Asynch Design C#

2022-12-15 17:55 问答作者：

I am writing a crawler in C# that starts with a set of known url's in a file. I want pull the pages down asynch. My question is what is the best pattern for this, i.e. Read file into List/Array of urls, Create an array to store completed urls? Should I create a 2 dimensional arr开发者_如何学JAVAay to track status of threads and completion? Also some other considerations are retries (if the first request is slow or dead) or auto restarts (app/system crash).

foreach (var url in File.ReadAllLines("urls.txt"))
{
    var client = new WebClient();
    client.DownloadStringCompleted += (sender, e) => 
    {
        if (e.Error == null)
        {
            // e.Result will contain the downloaded HTML
        }
        else
        {
            // some error occurred: analyze e.Error property
        }
    };
    client.DownloadStringAsync(new Uri(url));
}

I recommend that you pull from a Queue and fetch each URL in a separate thread, peeling off from the Queue until you max out of the number of simultaenous threads that you want to allow. Each thread invokes a callback method that reports whether it finished successfully or encountered a problem.

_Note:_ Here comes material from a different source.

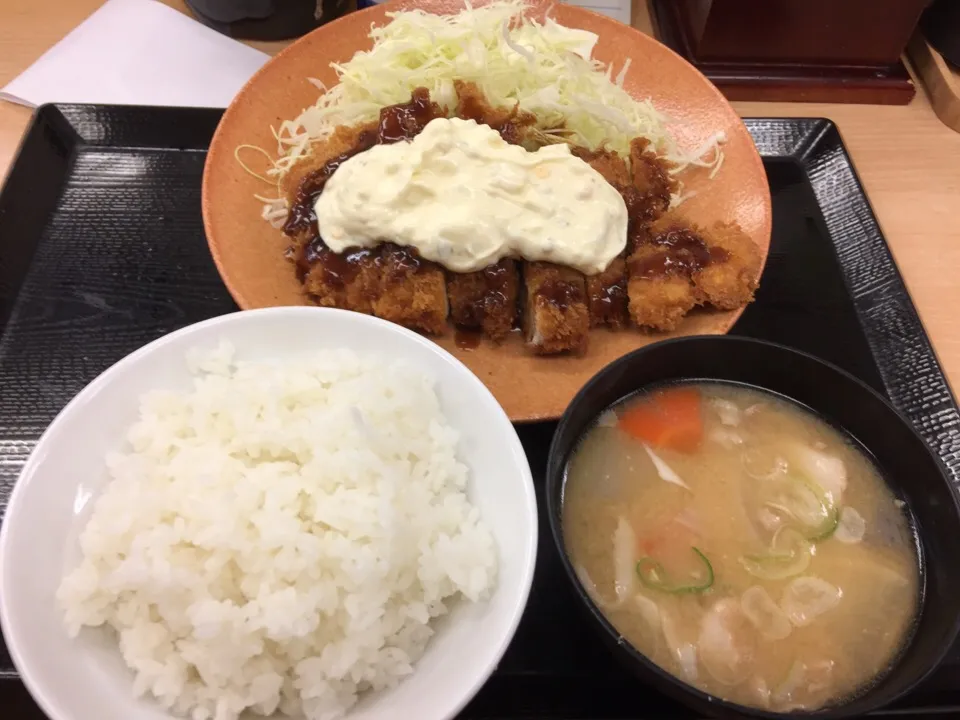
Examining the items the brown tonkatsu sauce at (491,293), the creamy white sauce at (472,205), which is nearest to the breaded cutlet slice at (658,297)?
the creamy white sauce at (472,205)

As you start each thread, put its ManagedThreadId into a Dictionary, with the key being the id and the value being the thread status. The callback method should return its id and completion status. Delete each thread from the Dictionary as it completes and launch the next waiting thread. If it didn't finish successfully, then add it back to the queue.

The Dictionary's Count property tells you how many threads are in flight and the callback can also be used to update your UI or check for a pause or halt signal. If you need to persist your results in case of a system crash, then you should consider using database tables in lieu of memory-resident collections, such a manitra describes.

This approach has worked very well for me for lots of simultaneous threads.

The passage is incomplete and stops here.